__Отрывок из источника__:
++++

В преодолении социальной деградации велика роль ученых-гуманитариев. Но каковы они с точки зрения социального идеала? Сегодня, на переломе веков ХХ и XXI-го, мы констатирует наличие разных представлений об ученом-гуманитарии как носителе социального идеала. Есть и разные типы таких ученых. Одни ассоциируются с идеалом свободной мысли, непреклонности научной истины перед власть предержащими, другие — с идеалом социальной активности, стремлением содействовать своими научными достижениями прогрессивным переменам в обществе. Третьи дают образцы социального предвидения, предупреждают мир об опасности и встают на его защиту. Эти типы в современной литературе широко представлены.

К типам ученых гуманитариев как носителей социального идеала (а частью и противопоставленного им) можно добавить тот, что многие десятилетия замалчивался в отечественной литературе, не осознан как существенный для российского общества. Он сегодня с трудом может быть обнаружен в нашей жизни. Мы связываем его со светским моделированием мира  праведничества.

Из того обстоятельства, что в современной России этот тип слабо представлен, не следует, что он не свойствен нашей культуре. И мы в его характеристике обратимся к научным сообществам XIX века. Это тем более справедливо, что нынешние тенденции доминирования прав над обязанностями, закона над благодатью, правил над праведничеством с тревогой наблюдали русские писатели и критики еще в XIX веке. И не только наблюдали, но и пытались выстроить свою модель социального идеала на примере собственного литературного и жизнетворчества.

Тип светского праведника: Н. Н. Страхов. Одним из самых заметных примеров праведника, реализующего концепцию светского идеала, является жизнь и научная деятельность Николая Николаевича Страхова (1828–1896), русского критика, публициста, философа, члена-корреспондента Петербургской академии наук. На пример Страхова стоит обратить особое внимание для того, чтобы понять специфику социокультурной ситуации, в которой происходит процесс светского моделирования мира праведничества.

Ситуация стремления к идеалу для Н. Н. Страхова была задана самими обстоятельствами его жизни — он родился в семье священника и в 1840–1844 гг. учился в Костромской семинарии, ректором которой был его дядя. Позднее Страхов вспоминал, что религиозному настрою воспитанников способствовало местопребывание семинарии — действующий Богоявленский мужской монастырь, основанный в XV веке. В то же время Страхов оригинально подчеркивал особенности семинарской жизни: «…несмотря на наше бездействие, несмотря на повальную лень, которой предавались и ученики и учащие, какой-то живой умственный дух не покидал нашей семинарии и сообщился мне. Уважение к уму и к науке было величайшее…»[1].

++++

__Приведённые записи__:

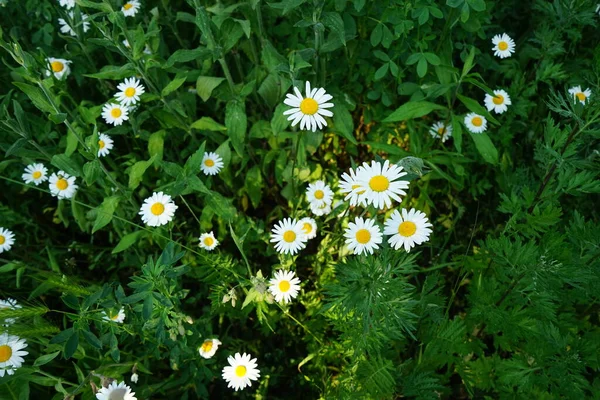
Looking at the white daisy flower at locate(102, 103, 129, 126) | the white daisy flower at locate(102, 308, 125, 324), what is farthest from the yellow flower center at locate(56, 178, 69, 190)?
the white daisy flower at locate(102, 308, 125, 324)

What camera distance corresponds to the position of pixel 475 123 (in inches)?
105

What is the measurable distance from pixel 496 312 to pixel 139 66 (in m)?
1.96

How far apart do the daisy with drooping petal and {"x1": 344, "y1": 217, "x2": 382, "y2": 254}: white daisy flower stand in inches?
45.0

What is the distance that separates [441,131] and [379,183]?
1226 millimetres

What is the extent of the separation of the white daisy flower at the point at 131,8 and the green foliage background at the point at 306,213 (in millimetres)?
175

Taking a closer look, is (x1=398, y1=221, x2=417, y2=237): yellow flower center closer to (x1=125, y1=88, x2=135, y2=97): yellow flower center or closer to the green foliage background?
the green foliage background

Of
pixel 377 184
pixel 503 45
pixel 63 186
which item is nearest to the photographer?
pixel 377 184

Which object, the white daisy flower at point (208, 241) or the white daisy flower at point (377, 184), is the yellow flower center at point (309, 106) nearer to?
the white daisy flower at point (377, 184)

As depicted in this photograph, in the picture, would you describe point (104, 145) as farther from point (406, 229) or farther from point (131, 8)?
point (406, 229)

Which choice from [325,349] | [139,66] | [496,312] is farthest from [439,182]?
[139,66]

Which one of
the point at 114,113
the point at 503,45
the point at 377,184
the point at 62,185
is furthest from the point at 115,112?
the point at 503,45

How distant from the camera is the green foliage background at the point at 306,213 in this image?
1.91 metres

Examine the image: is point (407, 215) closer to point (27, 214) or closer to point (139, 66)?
point (139, 66)

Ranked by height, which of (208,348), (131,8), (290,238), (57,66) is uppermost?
(131,8)
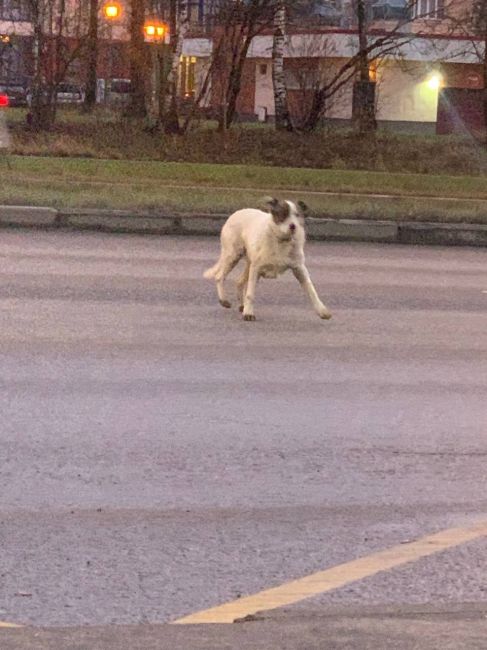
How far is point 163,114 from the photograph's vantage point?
3234cm

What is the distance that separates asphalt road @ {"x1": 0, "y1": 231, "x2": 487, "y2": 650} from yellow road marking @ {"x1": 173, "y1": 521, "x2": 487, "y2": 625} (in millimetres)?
55

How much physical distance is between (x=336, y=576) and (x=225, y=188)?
16.6 meters

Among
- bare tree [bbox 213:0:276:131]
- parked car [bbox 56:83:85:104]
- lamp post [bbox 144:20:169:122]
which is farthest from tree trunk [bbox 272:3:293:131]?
parked car [bbox 56:83:85:104]

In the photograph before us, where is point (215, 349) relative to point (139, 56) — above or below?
below

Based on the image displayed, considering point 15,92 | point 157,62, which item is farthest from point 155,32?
point 15,92

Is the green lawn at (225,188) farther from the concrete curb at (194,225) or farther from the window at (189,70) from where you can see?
the window at (189,70)

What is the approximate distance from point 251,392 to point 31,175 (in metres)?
14.6

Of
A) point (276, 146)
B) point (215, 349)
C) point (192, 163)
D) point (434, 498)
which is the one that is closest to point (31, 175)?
point (192, 163)

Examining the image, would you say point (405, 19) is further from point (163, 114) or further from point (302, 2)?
point (163, 114)

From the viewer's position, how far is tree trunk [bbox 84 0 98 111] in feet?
120

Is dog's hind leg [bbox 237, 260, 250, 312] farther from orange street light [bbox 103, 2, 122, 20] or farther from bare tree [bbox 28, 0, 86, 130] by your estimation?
orange street light [bbox 103, 2, 122, 20]

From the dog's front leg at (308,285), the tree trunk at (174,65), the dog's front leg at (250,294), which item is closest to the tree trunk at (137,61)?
the tree trunk at (174,65)

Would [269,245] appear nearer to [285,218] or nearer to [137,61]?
[285,218]

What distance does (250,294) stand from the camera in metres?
10.9
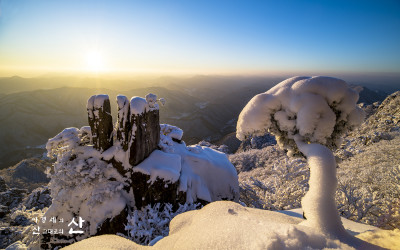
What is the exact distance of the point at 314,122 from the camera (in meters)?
2.70

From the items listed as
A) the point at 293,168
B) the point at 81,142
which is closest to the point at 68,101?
the point at 81,142

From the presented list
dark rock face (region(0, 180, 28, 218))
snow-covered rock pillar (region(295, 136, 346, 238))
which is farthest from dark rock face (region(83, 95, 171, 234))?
dark rock face (region(0, 180, 28, 218))

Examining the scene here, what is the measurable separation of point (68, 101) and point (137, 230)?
322 feet

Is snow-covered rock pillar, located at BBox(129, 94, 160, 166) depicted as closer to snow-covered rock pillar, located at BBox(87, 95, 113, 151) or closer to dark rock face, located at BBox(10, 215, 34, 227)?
snow-covered rock pillar, located at BBox(87, 95, 113, 151)

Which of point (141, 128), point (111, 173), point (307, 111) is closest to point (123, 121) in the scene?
point (141, 128)

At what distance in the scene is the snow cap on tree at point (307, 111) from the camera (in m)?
2.69

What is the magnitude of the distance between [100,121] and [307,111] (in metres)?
9.27

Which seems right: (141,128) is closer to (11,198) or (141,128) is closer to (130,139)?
(130,139)

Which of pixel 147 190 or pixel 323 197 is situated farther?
pixel 147 190

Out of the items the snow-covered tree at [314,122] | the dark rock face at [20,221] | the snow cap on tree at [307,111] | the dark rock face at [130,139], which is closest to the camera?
the snow-covered tree at [314,122]

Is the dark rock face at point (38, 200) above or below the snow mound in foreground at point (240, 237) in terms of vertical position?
below

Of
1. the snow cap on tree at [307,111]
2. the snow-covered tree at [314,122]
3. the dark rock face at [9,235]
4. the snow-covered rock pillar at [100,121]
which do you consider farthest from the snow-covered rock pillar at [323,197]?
the dark rock face at [9,235]

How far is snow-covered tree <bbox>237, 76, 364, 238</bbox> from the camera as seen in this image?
231cm

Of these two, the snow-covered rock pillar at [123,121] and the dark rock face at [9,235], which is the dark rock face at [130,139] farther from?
the dark rock face at [9,235]
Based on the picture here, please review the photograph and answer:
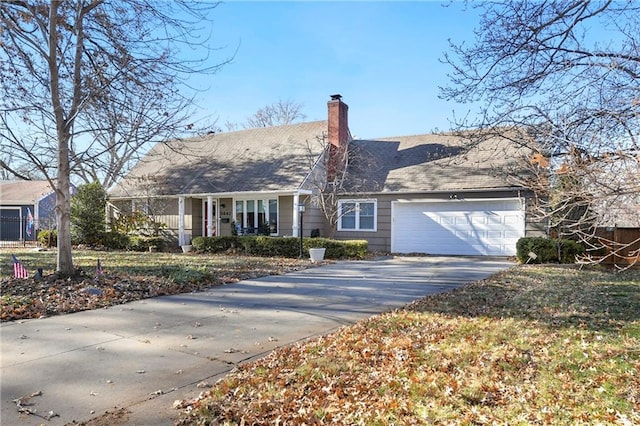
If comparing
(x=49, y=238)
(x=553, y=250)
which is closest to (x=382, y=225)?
(x=553, y=250)

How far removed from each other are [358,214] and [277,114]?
23.8 metres

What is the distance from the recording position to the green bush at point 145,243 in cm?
1931

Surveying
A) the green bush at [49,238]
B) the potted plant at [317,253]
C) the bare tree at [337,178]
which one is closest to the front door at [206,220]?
the bare tree at [337,178]

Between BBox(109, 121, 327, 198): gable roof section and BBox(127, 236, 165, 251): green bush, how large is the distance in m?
2.38

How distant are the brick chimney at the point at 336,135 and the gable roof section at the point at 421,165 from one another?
765 millimetres

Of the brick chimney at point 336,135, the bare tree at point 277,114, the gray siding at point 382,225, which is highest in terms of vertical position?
the bare tree at point 277,114

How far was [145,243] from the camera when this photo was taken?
1936 cm

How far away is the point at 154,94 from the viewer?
972 cm

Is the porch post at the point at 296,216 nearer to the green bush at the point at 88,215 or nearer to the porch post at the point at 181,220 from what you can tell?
the porch post at the point at 181,220

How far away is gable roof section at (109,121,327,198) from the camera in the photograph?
61.3 feet

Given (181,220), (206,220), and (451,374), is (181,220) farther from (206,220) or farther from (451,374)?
(451,374)

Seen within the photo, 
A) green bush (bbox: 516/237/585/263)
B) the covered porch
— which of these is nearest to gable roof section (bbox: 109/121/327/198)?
the covered porch

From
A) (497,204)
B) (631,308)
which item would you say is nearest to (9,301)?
(631,308)

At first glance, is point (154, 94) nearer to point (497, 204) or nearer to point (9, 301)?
point (9, 301)
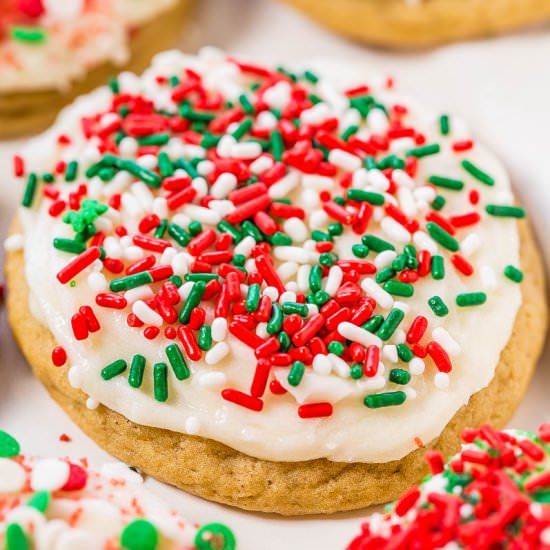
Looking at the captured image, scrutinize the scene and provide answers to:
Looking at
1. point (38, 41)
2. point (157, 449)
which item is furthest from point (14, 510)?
point (38, 41)

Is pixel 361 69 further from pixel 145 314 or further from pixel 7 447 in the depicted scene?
pixel 7 447

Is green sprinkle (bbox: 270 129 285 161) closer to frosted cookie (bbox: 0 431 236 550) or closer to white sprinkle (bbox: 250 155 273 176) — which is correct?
white sprinkle (bbox: 250 155 273 176)

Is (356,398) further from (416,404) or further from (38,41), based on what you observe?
(38,41)

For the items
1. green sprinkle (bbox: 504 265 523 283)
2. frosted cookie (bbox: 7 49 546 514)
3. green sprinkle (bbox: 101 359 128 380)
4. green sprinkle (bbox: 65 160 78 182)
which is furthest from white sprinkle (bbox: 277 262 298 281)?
green sprinkle (bbox: 65 160 78 182)

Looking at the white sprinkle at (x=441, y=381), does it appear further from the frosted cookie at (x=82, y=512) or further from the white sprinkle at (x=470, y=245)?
the frosted cookie at (x=82, y=512)

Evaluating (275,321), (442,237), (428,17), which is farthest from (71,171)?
(428,17)

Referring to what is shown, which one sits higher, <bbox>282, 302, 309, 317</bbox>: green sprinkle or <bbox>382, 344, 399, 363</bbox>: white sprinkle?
<bbox>282, 302, 309, 317</bbox>: green sprinkle
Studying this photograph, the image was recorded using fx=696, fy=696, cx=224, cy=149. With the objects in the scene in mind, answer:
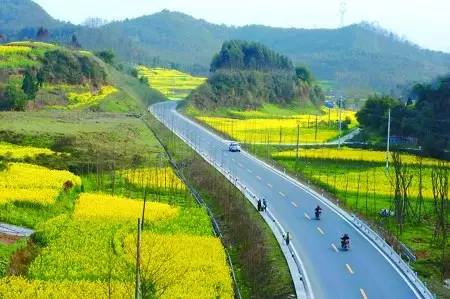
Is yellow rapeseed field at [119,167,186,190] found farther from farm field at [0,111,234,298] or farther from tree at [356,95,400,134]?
tree at [356,95,400,134]

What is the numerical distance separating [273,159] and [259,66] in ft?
251

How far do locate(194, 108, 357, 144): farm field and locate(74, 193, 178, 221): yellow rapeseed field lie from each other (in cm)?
3503

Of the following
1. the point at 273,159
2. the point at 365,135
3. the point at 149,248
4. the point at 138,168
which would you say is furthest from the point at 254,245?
the point at 365,135

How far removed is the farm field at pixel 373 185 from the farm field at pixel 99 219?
1005 centimetres

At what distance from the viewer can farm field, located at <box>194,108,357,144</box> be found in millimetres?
81562

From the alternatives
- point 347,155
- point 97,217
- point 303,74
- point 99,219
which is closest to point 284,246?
point 99,219

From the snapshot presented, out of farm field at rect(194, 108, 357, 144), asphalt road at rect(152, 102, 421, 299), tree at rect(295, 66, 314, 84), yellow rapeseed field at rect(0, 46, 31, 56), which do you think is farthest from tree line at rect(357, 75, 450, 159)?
yellow rapeseed field at rect(0, 46, 31, 56)

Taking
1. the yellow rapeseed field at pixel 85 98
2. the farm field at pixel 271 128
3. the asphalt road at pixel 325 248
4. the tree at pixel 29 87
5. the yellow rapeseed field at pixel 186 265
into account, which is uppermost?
the tree at pixel 29 87

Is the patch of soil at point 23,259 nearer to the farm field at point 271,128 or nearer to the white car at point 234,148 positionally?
the white car at point 234,148

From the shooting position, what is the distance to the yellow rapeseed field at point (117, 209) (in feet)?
124

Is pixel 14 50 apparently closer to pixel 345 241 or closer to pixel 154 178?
pixel 154 178

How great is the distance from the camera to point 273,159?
211 ft

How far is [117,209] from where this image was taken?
39125 mm

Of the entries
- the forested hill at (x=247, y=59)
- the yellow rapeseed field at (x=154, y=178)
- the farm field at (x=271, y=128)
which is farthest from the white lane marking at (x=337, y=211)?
the forested hill at (x=247, y=59)
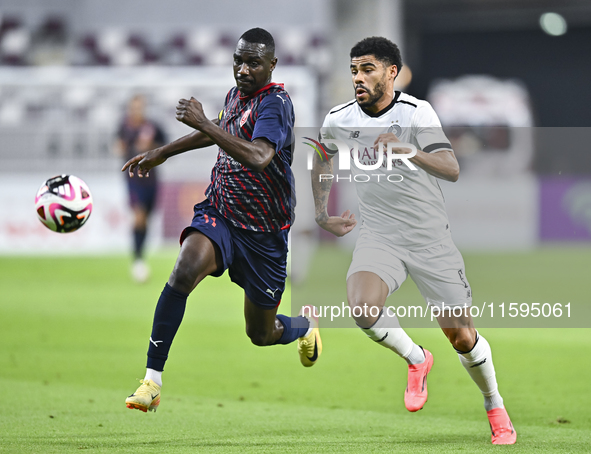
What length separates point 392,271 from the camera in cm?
482

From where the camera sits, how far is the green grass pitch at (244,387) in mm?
4719

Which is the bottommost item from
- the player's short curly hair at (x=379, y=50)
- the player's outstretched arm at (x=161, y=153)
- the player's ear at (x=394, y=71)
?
the player's outstretched arm at (x=161, y=153)

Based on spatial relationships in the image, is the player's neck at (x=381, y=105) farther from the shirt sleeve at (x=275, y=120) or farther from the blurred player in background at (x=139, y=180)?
the blurred player in background at (x=139, y=180)

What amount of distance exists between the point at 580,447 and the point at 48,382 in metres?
3.92

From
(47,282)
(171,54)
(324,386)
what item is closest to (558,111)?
(171,54)

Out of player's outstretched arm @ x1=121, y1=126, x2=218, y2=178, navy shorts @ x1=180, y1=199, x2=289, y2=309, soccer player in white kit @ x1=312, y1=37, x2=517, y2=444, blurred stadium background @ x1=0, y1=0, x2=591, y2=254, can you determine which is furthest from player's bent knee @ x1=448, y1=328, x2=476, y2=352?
blurred stadium background @ x1=0, y1=0, x2=591, y2=254

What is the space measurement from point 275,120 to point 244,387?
269cm

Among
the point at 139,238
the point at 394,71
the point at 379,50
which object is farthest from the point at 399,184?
the point at 139,238

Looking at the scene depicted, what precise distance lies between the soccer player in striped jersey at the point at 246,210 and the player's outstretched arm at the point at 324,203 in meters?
0.19

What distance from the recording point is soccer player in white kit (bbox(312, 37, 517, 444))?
473cm

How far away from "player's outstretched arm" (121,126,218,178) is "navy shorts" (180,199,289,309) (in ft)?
1.13

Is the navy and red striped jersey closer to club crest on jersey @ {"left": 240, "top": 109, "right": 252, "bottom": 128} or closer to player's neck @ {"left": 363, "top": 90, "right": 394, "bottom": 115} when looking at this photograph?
club crest on jersey @ {"left": 240, "top": 109, "right": 252, "bottom": 128}

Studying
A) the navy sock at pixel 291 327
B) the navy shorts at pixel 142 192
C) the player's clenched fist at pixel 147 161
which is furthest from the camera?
the navy shorts at pixel 142 192

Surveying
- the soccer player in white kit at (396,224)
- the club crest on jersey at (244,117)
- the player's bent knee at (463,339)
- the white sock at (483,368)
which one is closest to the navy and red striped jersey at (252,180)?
→ the club crest on jersey at (244,117)
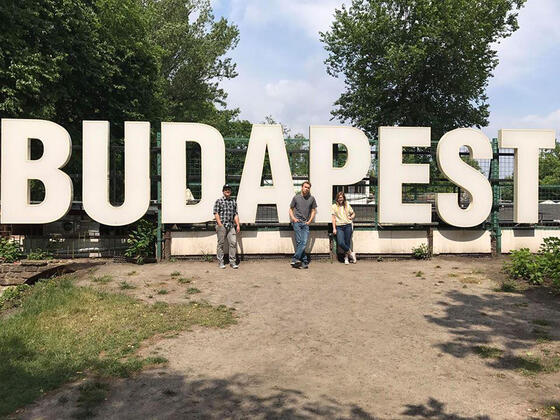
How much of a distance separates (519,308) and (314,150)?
5.65 metres

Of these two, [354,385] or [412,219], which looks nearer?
[354,385]

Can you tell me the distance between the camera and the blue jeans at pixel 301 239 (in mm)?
9742

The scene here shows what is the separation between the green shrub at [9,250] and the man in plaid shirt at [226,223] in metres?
4.82

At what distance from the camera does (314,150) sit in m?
10.4

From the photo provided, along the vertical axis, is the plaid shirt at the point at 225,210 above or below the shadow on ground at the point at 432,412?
above

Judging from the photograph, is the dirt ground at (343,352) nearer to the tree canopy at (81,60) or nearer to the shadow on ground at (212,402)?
the shadow on ground at (212,402)

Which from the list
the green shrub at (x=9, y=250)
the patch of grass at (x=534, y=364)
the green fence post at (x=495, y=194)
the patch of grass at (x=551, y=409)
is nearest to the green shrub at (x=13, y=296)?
the green shrub at (x=9, y=250)

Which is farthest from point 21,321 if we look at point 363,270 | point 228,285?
point 363,270

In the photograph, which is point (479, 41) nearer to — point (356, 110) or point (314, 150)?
point (356, 110)

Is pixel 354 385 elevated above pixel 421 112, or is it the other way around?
pixel 421 112

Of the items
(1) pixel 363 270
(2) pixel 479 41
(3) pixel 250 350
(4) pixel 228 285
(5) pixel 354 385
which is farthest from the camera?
(2) pixel 479 41

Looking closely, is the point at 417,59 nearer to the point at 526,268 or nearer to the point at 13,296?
the point at 526,268

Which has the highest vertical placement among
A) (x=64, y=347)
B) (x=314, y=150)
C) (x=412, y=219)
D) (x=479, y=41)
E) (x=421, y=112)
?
(x=479, y=41)

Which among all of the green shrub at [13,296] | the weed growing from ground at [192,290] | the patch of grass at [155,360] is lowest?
the green shrub at [13,296]
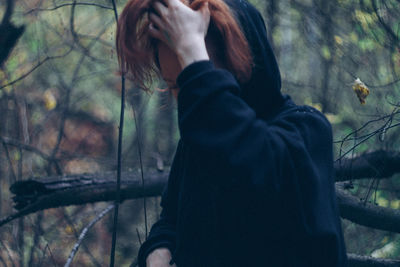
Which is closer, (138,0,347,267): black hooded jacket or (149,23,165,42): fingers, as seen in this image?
(138,0,347,267): black hooded jacket

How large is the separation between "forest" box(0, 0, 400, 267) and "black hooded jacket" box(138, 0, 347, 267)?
1.44 meters

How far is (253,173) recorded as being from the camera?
0.96 m

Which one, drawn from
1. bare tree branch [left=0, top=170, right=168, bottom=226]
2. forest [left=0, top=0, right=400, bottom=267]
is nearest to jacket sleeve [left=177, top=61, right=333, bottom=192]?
bare tree branch [left=0, top=170, right=168, bottom=226]

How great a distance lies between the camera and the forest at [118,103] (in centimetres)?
309

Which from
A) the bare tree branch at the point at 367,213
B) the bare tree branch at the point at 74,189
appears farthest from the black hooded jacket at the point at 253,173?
the bare tree branch at the point at 367,213

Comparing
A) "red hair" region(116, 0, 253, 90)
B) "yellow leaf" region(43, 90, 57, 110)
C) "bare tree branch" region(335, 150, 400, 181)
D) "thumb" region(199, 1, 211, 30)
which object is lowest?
"yellow leaf" region(43, 90, 57, 110)

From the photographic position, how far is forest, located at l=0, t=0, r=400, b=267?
10.1 ft

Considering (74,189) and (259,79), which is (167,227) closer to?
(259,79)

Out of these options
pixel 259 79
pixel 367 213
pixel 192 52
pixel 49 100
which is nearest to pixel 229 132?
pixel 192 52

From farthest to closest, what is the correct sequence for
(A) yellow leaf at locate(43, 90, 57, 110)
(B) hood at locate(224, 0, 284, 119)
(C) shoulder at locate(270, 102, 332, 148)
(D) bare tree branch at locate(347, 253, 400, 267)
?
(A) yellow leaf at locate(43, 90, 57, 110)
(D) bare tree branch at locate(347, 253, 400, 267)
(B) hood at locate(224, 0, 284, 119)
(C) shoulder at locate(270, 102, 332, 148)

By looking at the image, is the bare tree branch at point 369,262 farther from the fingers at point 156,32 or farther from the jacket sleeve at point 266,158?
the fingers at point 156,32

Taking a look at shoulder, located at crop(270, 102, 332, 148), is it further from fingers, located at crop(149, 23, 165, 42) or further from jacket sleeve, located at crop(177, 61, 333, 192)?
fingers, located at crop(149, 23, 165, 42)

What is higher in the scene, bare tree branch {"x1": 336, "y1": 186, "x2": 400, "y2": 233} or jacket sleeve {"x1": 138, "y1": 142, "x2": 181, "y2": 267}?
jacket sleeve {"x1": 138, "y1": 142, "x2": 181, "y2": 267}

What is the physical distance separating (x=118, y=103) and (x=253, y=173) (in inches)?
141
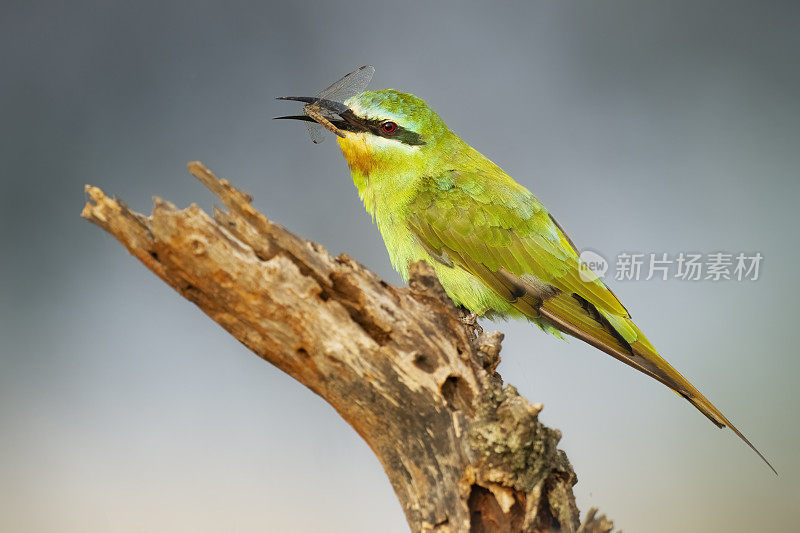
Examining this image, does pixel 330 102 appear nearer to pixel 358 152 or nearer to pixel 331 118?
pixel 331 118

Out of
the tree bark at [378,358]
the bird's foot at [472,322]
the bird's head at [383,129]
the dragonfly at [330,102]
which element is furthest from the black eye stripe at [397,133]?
the tree bark at [378,358]

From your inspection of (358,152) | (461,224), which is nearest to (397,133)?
(358,152)

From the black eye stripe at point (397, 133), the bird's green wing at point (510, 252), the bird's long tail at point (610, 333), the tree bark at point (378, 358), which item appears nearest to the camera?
the tree bark at point (378, 358)

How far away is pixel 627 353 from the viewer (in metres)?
2.81

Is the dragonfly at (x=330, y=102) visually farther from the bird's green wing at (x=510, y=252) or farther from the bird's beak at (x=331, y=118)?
the bird's green wing at (x=510, y=252)

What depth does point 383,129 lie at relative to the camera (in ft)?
9.95

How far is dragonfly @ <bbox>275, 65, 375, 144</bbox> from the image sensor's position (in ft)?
10.0

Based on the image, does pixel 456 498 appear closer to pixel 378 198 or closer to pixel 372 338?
pixel 372 338

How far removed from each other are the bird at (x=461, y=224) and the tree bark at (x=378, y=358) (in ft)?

++++

__Что нужно сделать__:
A) Выпишите из записей все строки со словом «separates». Регистр букв учитывается.
B) Продолжите текст об учёных-гуманитариях, начиная сразу после его последнего предложения.

__Ожидаемые ответы__:
A)
What is the distance that separates [441,131] and [379,183]?
What is the distance that separates asphalt road @ {"x1": 0, "y1": 231, "x2": 487, "y2": 650} from yellow road marking @ {"x1": 173, "y1": 521, "x2": 487, "y2": 625} (in millimetres)?
What length separates point 392,271 from the camera in cm?
How much of a distance separates (519,308) and (314,150)?

B)
Уже в семинарии Страхов проявлял любовь к интеллектуальной деятельности, стремление к познаниям. Именно поэтому, думается, он не последовал примеру отца и, оставив путь духовного образования, посвятил себя науке. В январе 1845 г. Страхов стал вольнослушателем, а затем студентом Санкт-Петербургского университета. В университете он столкнулся с неведомым ему прежде вольнодумством, суть которого позднее выразил такими словами: «Бога нет, а царя не надо»[2].

Страхов обнаружил, что отрицатели традиционных устоев русской жизни опирались в своем мировоззрении на авторитет естественных наук, и решил вступить с ними в борьбу, отстаивая традиционные идеалы. Для самостоятельной и обоснованной полемики с «нигилистами» Страхов начал специально изучать естественные науки.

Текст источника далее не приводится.